Effect of Electromagnetic Waves from Mobile Phones on Spermatogenesis in the Era of 4G-LTE

Jong Jin Oh 1,2, Seok-Soo Byun 1,2, Sang Eun Lee 2, Gheeyoung Choe 3,4, Sung Kyu Hong 1,2,
PMCID: PMC5896334  PMID: 29789776

Abstract

Objective

To investigate the effect of long duration exposure to electromagnetic field from mobile phones on spermatogenesis in rats using 4G-LTE.

Methods

Twenty Sprague-Dawley male rats were placed into 4 groups according to the intensity and exposure duration: Group 1 (sham procedure), Group 2 (3 cm distance + 6 h exposure daily), Group 3 (10 cm distance + 18 h exposure daily), and Group 4 (3 cm distance + 18 h exposure daily). After 1 month, we compared sperm parameters and histopathological findings of the testis.

Results

The mean spermatid count (×106/ml) was 398.6 in Group 1, 365.40 in Group 2, 354.60 in Group 3, and 298.60 in Group 4 (p = 0.041). In the second review, the mean count of spermatogonia in Group 4 (43.00) was significantly lower than in Group 1 (57.00) and Group 2 (53.40) (p < 0.001 and p = 0.010, resp.). The sum of the germ cell counts was decreased in Group 4 compared to Groups 1, 2, and 3 (p = 0.032). The mean Leydig cell count was significantly decreased in Group 4 (p < 0.001).

Conclusions

The longer exposure duration of electromagnetic field decreased the spermatogenesis. Our findings warrant further investigations on the potential effects of EMF from mobile phones on male fertility.

1. Introduction

The prevalence of male infertility at the reproductive age has been estimated to be up to 7-8%, and there has been a tendency to increase in recent decades. With the exception of obstructive causes, idiopathic male infertility originates from decreased sperm quality with no organic, genetic, or endocrine alterations in the genital tract [1]. Various environmental factors, such as heat or certain chemical agents, can deteriorate semen quality [2, 3]. With the increasing rate of male infertility, we should focus on the use of mobile phones, which have been increasingly used worldwide. The use of an electromagnetic field (EMF), which is generated from mobile phones, is increasing, which has increased the interest in investigations on its effects on human health [4]. The rapid growth of mobile phone use has been accompanied by a parallel increase in the density of the EMF [5]. The analogue cell phone system introduced in the 1980s operated at an electromagnetic resonance of 902.5 MHz. The recently developed DCS (Digital Cellular System), which uses a radiofrequency of 1,800 MHz, has spread rapidly [6]. More recently, a 4th-generation communication long-term evolution (4G-LTE) system has been used in mobile phones, which can provide a very fast Internet speed over the current radiofrequency rate.

WHAT TO DO —
1. Can you reproduce the passage of the 4G-LTE study from "Effect of Electromagnetic" to "of the testis.", inclusive?
2. Answer these questions from the 4G-LTE study:
(a) How many male rats were placed into the groups?
(b) What mean spermatid count was reported for Group 4?
(c) What radiofrequency does the DCS (Digital Cellular System) use?

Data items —
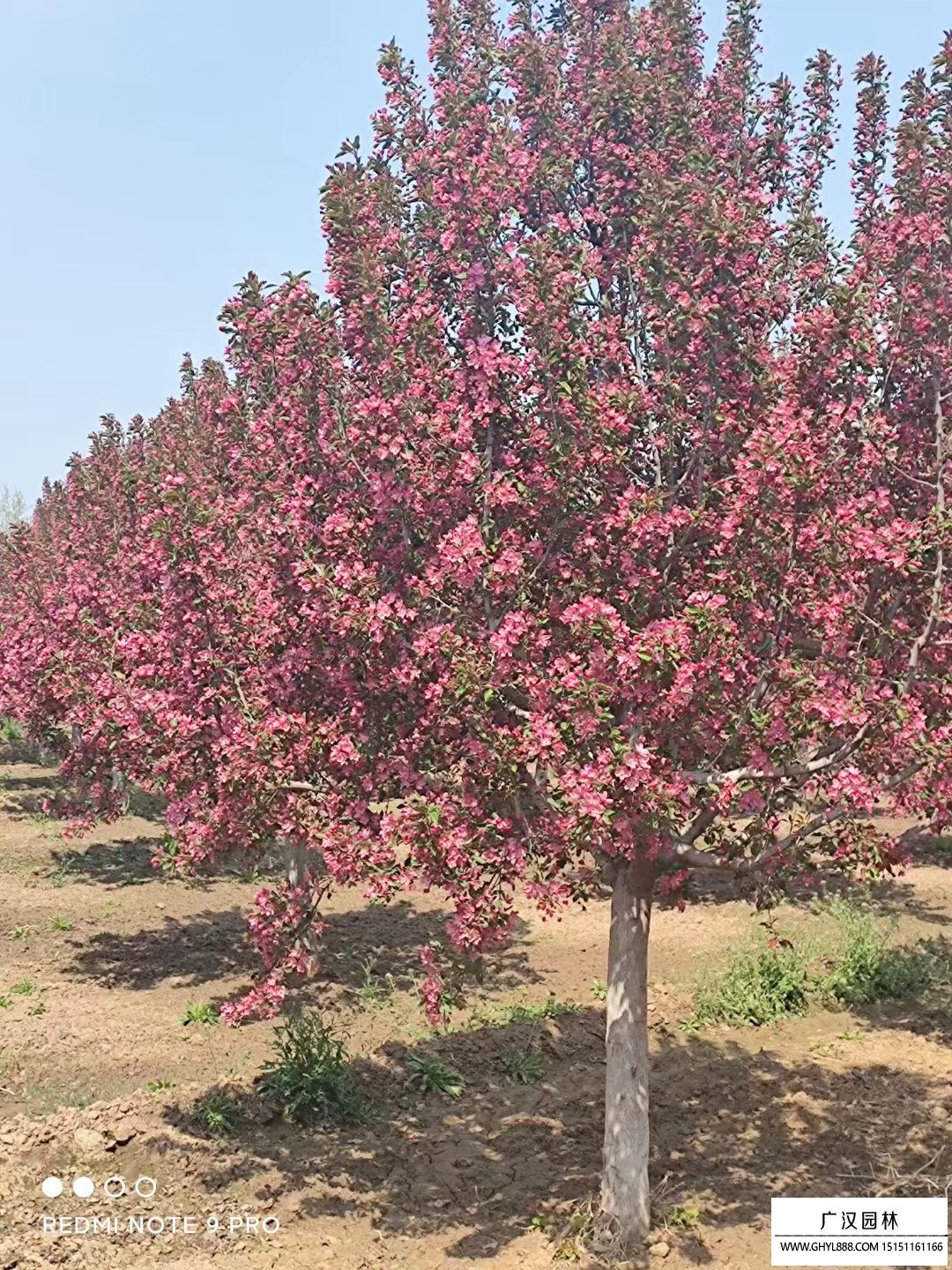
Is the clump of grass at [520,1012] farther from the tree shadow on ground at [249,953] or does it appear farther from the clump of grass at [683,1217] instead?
the clump of grass at [683,1217]

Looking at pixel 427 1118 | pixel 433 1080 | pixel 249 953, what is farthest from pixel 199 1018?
pixel 427 1118

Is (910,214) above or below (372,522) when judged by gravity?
above

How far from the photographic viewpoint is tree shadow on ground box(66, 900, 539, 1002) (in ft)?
49.8

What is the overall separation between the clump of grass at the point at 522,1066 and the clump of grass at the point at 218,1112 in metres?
2.96

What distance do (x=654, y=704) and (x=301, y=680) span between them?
3.18 meters

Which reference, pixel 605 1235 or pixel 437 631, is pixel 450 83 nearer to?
pixel 437 631

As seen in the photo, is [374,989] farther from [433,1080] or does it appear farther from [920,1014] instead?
[920,1014]

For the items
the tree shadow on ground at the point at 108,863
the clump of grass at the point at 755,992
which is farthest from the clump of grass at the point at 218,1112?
the tree shadow on ground at the point at 108,863

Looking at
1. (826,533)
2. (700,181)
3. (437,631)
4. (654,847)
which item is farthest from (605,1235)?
(700,181)

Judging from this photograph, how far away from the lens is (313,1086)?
1059 cm

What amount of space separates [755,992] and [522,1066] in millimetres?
3232

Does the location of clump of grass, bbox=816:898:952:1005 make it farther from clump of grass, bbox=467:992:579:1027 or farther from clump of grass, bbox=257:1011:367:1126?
clump of grass, bbox=257:1011:367:1126

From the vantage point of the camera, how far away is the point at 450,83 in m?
9.16

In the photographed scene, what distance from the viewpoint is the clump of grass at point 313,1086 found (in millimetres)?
10484
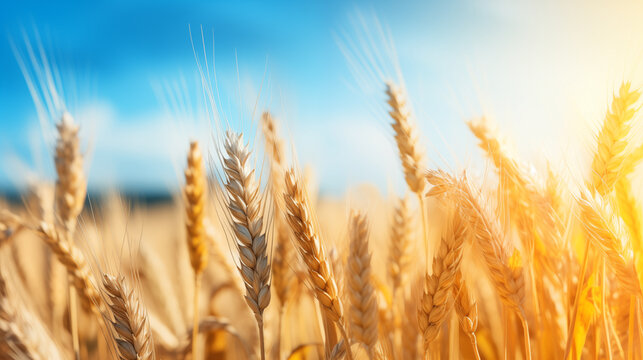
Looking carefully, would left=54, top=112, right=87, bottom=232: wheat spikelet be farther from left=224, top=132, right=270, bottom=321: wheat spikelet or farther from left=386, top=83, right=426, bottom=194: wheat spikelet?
left=386, top=83, right=426, bottom=194: wheat spikelet

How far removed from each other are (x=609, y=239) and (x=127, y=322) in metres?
1.08

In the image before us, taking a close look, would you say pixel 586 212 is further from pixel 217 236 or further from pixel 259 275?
pixel 217 236

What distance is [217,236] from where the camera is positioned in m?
2.05

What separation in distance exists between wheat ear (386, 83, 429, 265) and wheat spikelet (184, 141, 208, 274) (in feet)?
2.31

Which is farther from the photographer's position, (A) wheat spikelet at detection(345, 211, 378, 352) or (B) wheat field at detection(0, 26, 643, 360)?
(A) wheat spikelet at detection(345, 211, 378, 352)

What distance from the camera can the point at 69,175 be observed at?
1.57 meters

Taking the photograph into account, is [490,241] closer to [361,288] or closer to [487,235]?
[487,235]

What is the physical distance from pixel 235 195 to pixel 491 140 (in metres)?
0.84

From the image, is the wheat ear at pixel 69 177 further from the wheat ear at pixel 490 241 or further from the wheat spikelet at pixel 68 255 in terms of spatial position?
the wheat ear at pixel 490 241

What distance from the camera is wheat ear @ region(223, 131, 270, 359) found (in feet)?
3.08

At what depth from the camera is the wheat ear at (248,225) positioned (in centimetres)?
94

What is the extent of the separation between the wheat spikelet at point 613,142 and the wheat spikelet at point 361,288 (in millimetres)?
591

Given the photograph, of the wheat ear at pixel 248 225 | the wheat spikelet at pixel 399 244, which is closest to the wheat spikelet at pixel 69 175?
the wheat ear at pixel 248 225

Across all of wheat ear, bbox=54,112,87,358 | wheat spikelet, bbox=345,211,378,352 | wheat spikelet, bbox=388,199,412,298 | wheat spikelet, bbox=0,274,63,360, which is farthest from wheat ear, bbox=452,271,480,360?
wheat ear, bbox=54,112,87,358
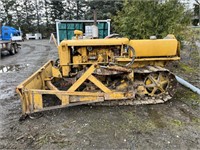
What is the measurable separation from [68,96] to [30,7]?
103 feet

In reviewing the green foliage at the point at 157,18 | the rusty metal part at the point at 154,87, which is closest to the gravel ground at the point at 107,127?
the rusty metal part at the point at 154,87

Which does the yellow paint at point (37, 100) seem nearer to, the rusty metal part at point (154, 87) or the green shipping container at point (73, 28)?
the rusty metal part at point (154, 87)

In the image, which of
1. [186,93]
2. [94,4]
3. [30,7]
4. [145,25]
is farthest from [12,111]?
[30,7]

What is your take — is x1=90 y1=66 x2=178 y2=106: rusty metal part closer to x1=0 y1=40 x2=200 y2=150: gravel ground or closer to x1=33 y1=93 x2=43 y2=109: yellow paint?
x1=0 y1=40 x2=200 y2=150: gravel ground

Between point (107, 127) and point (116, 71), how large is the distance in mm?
1214

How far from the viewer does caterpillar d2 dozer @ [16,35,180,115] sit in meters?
4.06

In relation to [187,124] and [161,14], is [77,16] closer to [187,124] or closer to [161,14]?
[161,14]

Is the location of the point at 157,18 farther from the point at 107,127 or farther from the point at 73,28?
the point at 107,127

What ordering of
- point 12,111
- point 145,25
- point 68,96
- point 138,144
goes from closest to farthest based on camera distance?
point 138,144 < point 68,96 < point 12,111 < point 145,25

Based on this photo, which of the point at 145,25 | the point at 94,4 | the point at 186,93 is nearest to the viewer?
the point at 186,93

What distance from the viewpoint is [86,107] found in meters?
4.18

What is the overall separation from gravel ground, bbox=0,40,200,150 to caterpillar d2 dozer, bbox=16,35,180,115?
0.26 metres

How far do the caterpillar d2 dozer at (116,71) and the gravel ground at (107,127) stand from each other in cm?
26

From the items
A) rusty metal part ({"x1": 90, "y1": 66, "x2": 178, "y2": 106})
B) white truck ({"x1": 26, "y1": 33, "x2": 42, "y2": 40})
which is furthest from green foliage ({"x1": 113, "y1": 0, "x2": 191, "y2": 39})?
white truck ({"x1": 26, "y1": 33, "x2": 42, "y2": 40})
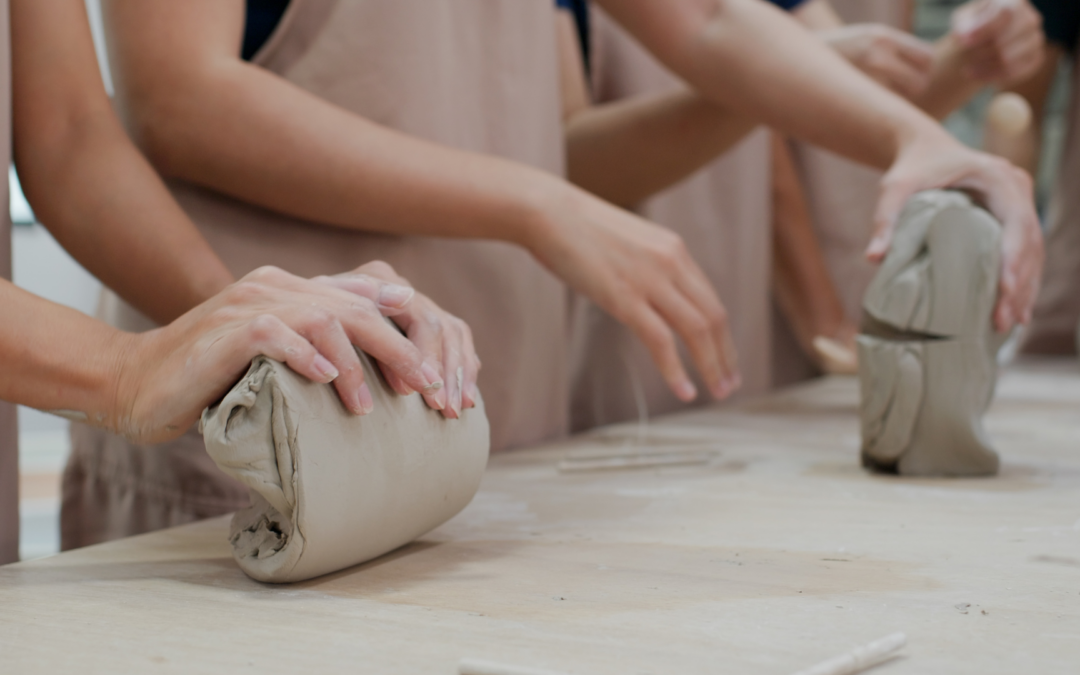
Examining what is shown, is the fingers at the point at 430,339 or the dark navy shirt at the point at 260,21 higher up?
the dark navy shirt at the point at 260,21

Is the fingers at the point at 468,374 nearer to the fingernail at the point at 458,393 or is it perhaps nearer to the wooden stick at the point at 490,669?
the fingernail at the point at 458,393

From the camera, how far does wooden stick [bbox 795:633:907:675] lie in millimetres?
458

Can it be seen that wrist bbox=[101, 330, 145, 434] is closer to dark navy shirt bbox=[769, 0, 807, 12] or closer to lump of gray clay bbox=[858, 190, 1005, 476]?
lump of gray clay bbox=[858, 190, 1005, 476]

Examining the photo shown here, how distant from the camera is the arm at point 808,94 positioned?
1.06 m

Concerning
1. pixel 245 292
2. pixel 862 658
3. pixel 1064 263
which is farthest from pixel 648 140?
pixel 1064 263

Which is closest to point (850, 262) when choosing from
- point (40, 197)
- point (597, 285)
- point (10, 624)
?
point (597, 285)

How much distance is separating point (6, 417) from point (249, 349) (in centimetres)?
30

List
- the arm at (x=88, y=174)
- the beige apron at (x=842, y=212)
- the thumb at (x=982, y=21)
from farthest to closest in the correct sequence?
the beige apron at (x=842, y=212) < the thumb at (x=982, y=21) < the arm at (x=88, y=174)

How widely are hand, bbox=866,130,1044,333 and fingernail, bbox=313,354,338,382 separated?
0.62 metres

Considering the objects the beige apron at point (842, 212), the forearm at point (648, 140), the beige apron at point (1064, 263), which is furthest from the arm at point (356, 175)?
the beige apron at point (1064, 263)

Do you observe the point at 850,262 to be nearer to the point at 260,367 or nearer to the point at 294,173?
the point at 294,173

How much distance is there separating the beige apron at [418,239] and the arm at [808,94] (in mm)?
181

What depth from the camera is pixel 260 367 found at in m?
0.57

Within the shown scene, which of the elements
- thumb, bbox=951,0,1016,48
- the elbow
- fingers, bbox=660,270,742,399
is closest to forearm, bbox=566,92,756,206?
thumb, bbox=951,0,1016,48
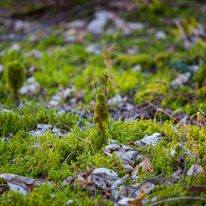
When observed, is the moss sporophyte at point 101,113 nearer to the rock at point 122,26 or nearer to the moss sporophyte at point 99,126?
the moss sporophyte at point 99,126

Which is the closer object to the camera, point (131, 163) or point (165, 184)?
point (165, 184)

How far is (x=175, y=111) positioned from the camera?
2764 mm

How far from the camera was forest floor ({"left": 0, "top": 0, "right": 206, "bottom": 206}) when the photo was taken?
1557 mm

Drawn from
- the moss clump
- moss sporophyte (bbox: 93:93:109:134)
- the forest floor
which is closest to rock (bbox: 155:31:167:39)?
the forest floor

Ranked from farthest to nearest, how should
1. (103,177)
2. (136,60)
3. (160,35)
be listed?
1. (160,35)
2. (136,60)
3. (103,177)

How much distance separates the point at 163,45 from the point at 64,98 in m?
3.20

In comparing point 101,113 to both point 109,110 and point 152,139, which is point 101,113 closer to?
point 152,139

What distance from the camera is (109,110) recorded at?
313cm

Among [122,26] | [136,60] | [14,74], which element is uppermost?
[122,26]

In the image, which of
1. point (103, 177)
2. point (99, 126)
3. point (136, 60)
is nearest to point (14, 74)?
point (99, 126)

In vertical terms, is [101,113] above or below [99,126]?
above

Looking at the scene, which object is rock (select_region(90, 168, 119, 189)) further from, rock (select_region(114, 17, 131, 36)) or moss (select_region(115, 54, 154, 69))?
rock (select_region(114, 17, 131, 36))

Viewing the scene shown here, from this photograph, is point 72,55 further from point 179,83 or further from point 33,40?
point 179,83

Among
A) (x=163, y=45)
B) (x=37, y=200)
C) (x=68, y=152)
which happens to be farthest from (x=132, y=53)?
(x=37, y=200)
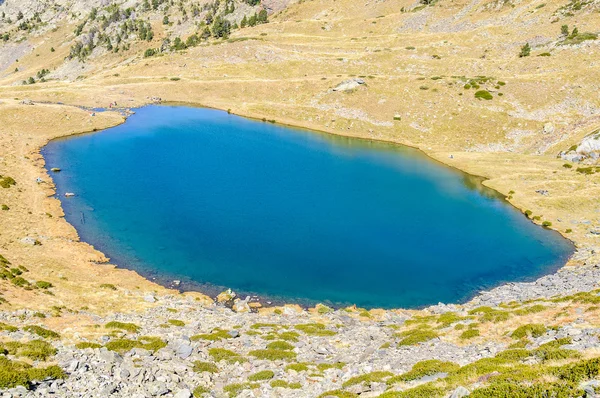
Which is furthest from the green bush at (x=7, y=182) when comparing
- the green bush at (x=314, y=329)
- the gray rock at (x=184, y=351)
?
the green bush at (x=314, y=329)


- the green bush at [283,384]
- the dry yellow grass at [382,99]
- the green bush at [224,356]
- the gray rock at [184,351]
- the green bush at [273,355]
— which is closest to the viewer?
the green bush at [283,384]

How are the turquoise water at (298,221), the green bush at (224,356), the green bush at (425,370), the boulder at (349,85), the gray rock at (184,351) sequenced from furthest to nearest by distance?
the boulder at (349,85) < the turquoise water at (298,221) < the green bush at (224,356) < the gray rock at (184,351) < the green bush at (425,370)

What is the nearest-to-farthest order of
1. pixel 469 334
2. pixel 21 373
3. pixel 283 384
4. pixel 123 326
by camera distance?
pixel 21 373 → pixel 283 384 → pixel 469 334 → pixel 123 326

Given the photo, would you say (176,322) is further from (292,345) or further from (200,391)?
(200,391)

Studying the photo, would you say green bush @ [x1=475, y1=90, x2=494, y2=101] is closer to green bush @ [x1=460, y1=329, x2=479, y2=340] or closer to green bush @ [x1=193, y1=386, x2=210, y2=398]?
green bush @ [x1=460, y1=329, x2=479, y2=340]

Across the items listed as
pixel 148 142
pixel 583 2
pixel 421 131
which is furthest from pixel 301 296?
pixel 583 2

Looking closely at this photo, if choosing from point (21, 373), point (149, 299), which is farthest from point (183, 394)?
point (149, 299)

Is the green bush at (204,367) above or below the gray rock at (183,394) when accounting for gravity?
below

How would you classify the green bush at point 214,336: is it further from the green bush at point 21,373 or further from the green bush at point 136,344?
the green bush at point 21,373

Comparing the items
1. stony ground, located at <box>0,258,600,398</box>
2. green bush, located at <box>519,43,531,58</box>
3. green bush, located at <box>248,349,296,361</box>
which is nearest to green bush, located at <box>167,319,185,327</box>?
stony ground, located at <box>0,258,600,398</box>
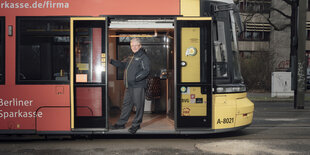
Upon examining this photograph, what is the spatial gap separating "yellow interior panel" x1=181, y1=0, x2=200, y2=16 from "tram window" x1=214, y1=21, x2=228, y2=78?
537 millimetres

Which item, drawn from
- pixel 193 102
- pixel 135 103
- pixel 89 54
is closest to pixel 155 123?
pixel 135 103

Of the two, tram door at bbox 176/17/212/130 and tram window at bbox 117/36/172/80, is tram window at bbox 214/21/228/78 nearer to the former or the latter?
tram door at bbox 176/17/212/130

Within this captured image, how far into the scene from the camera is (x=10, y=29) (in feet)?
23.1

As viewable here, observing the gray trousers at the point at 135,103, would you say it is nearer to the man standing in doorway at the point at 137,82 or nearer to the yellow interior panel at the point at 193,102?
the man standing in doorway at the point at 137,82

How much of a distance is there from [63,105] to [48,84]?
48cm

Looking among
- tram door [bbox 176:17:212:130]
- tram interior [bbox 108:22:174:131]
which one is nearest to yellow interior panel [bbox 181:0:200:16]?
tram door [bbox 176:17:212:130]

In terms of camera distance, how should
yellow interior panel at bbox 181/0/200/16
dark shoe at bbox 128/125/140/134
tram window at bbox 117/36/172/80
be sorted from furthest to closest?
tram window at bbox 117/36/172/80, dark shoe at bbox 128/125/140/134, yellow interior panel at bbox 181/0/200/16

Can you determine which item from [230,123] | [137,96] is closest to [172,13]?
[137,96]

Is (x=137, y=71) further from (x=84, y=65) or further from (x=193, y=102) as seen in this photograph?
(x=193, y=102)

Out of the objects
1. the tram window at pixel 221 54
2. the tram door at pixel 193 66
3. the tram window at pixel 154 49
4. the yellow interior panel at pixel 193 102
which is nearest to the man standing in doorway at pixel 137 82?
the tram door at pixel 193 66

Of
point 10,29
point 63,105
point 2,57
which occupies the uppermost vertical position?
point 10,29

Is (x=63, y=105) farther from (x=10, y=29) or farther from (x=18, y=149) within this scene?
(x=10, y=29)

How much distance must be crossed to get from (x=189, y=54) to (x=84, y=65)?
197 centimetres

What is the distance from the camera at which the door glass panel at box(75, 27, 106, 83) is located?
704 cm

WRITTEN RESPONSES —
1.
Effect of Electromagnetic Waves from Mobile Phones on Spermatogenesis in the Era of 4G-LTE

Jong Jin Oh 1,2, Seok-Soo Byun 1,2, Sang Eun Lee 2, Gheeyoung Choe 3,4, Sung Kyu Hong 1,2,
PMCID: PMC5896334  PMID: 29789776

Abstract

Objective

To investigate the effect of long duration exposure to electromagnetic field from mobile phones on spermatogenesis in rats using 4G-LTE.

Methods

Twenty Sprague-Dawley male rats were placed into 4 groups according to the intensity and exposure duration: Group 1 (sham procedure), Group 2 (3 cm distance + 6 h exposure daily), Group 3 (10 cm distance + 18 h exposure daily), and Group 4 (3 cm distance + 18 h exposure daily). After 1 month, we compared sperm parameters and histopathological findings of the testis.

2.
(a) Twenty
(b) 298.60
(c) 1,800 MHz